Did you ever wake up in the morning, with a Zombie Woof behind your eyes? -- FZ
>Well, the behavior is complex in today's games, but the algorithms are not.
Study up on the path-finding, grouping, and line-of-sight algorithms in "today's games", before you lodge this kind of insult at their developers please.
-fb Everything not expressly forbidden is now mandatory.
In other words they are retarded, which is good because there are four of them and they'd box the player in in about 10 seconds if they weren't.
Yes. There's this persistent myth that smart game AI is hard to build. It's not. A really smart, impossible-to-beat game AI is easy to build (for most types of games). What's hard to build is a sort-of-smart-but-often-fallible AI that's just competent enough that it makes you feel like you're accomplishing something worthwhile when you finally beat it. For extra bonus hardness points you can try building an AI that makes the same kind of sub-optimal choices that a human would make so that it feels "alive". That's hard to do.

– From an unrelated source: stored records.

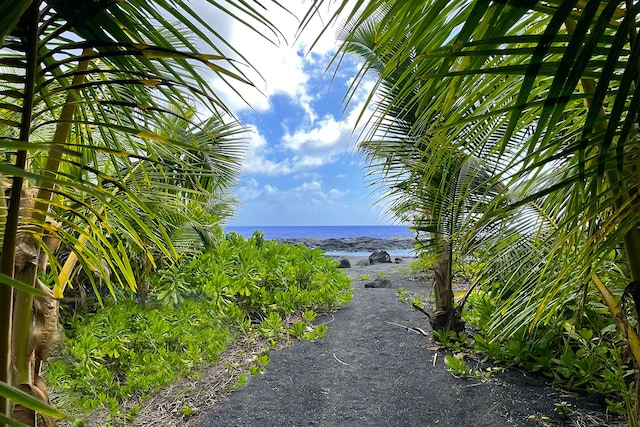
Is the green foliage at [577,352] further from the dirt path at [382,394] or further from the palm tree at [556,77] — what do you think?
the palm tree at [556,77]

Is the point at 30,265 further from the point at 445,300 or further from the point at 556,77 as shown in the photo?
the point at 445,300

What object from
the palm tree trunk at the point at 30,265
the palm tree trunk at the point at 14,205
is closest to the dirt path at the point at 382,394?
the palm tree trunk at the point at 30,265

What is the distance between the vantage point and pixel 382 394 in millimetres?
2135

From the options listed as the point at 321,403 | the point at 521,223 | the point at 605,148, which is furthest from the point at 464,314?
the point at 605,148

Game AIs have all kinds of advantages that make it easy (again, for most types of games) to build them to be unbeatable. They have always have instant reaction time, they can consider a large number of disparate data streams simultaneously, they always have perfect knowledge of their environment, they can have vast libraries of pre-computed decision trees, and their accuracy in moving, aiming, etc is limited only by the precision of floating-point data types. (An aside: the reason why real-world robotics is so hard is largely because real-world robots have really terrible knowledge of their environment, unlike game AIs.) The trick to writing a top-quality game AI is to figure out how to degrade and handicap all of those advantages in ways that leave them beatable while not leaving them looking stupid.